The coevolution of cooperation and dispersal in social groups and its implications for the emergence of multicellularity

Affiliations

The coevolution of cooperation and dispersal in social groups and its implications for the emergence of multicellularity

Michael E Hochberg et al. BMC Evol Biol. .

Abstract

Background: Recent work on the complexity of life highlights the roles played by evolutionary forces at different levels of individuality. One of the central puzzles in explaining transitions in individuality for entities ranging from complex cells, to multicellular organisms and societies, is how different autonomous units relinquish control over their functions to others in the group. In addition to the necessity of reducing conflict over effecting specialized tasks, differentiating groups must control the exploitation of the commons, or else be out-competed by more fit groups.
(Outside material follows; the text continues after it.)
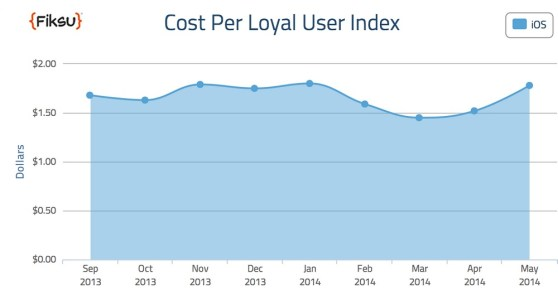 Fiksu's cost per loyal user index for May 2014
Results: We propose that two forms of conflict - access to resources within groups and representation in germ line - may be resolved in tandem through individual and group-level selective effects. Specifically, we employ an optimization model to show the conditions under which different within-group social behaviors (cooperators producing a public good or cheaters exploiting the public good) may be selected to disperse, thereby not affecting the commons and functioning as germ line. We find that partial or complete dispersal specialization of cheaters is a general outcome. The propensity for cheaters to disperse is highest with intermediate benefit:cost ratios of cooperative acts and with high relatedness. An examination of a range of real biological systems tends to support our theory, although additional study is required to provide robust tests.
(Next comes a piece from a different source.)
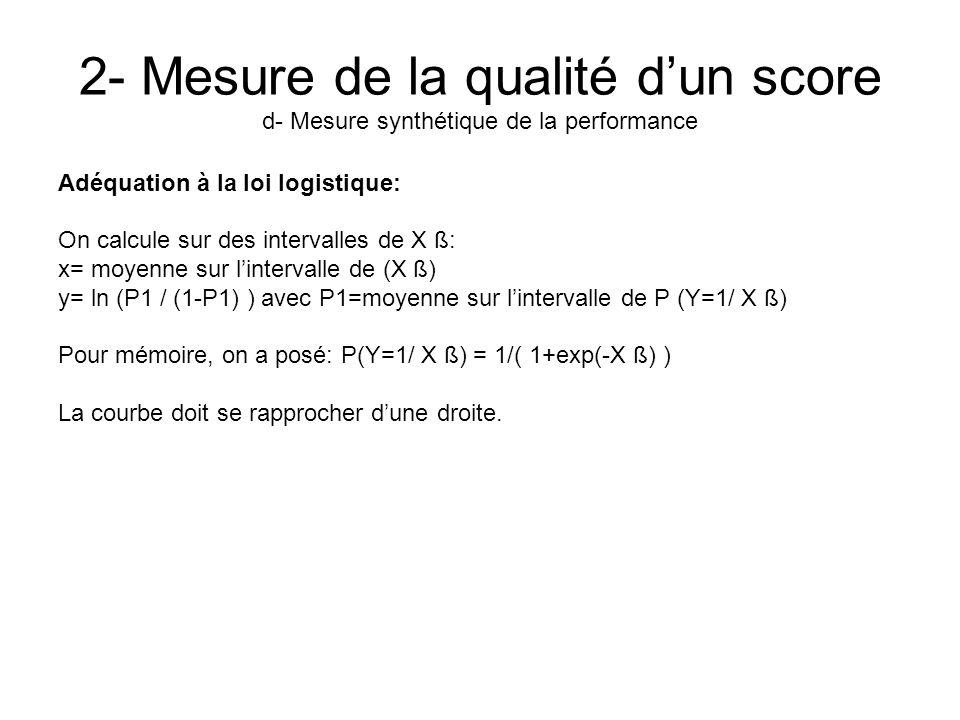 2- Mesure de la qualité dun score d- Mesure synthétique de la performance Adéquation à la loi logistique: On calcule sur des intervalles de X ß: x= mo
Conclusion: We suggest that trait linkage between dispersal and cheating should be operative regardless of whether groups ever achieve higher levels of individuality, because individual selection will always tend to increase exploitation, and stronger group structure will tend to increase overall cooperation through kin selected benefits. Cheater specialization as dispersers offers simultaneous solutions to the evolution of cooperation in social groups and the origin of specialization of germ and soma in multicellular organisms.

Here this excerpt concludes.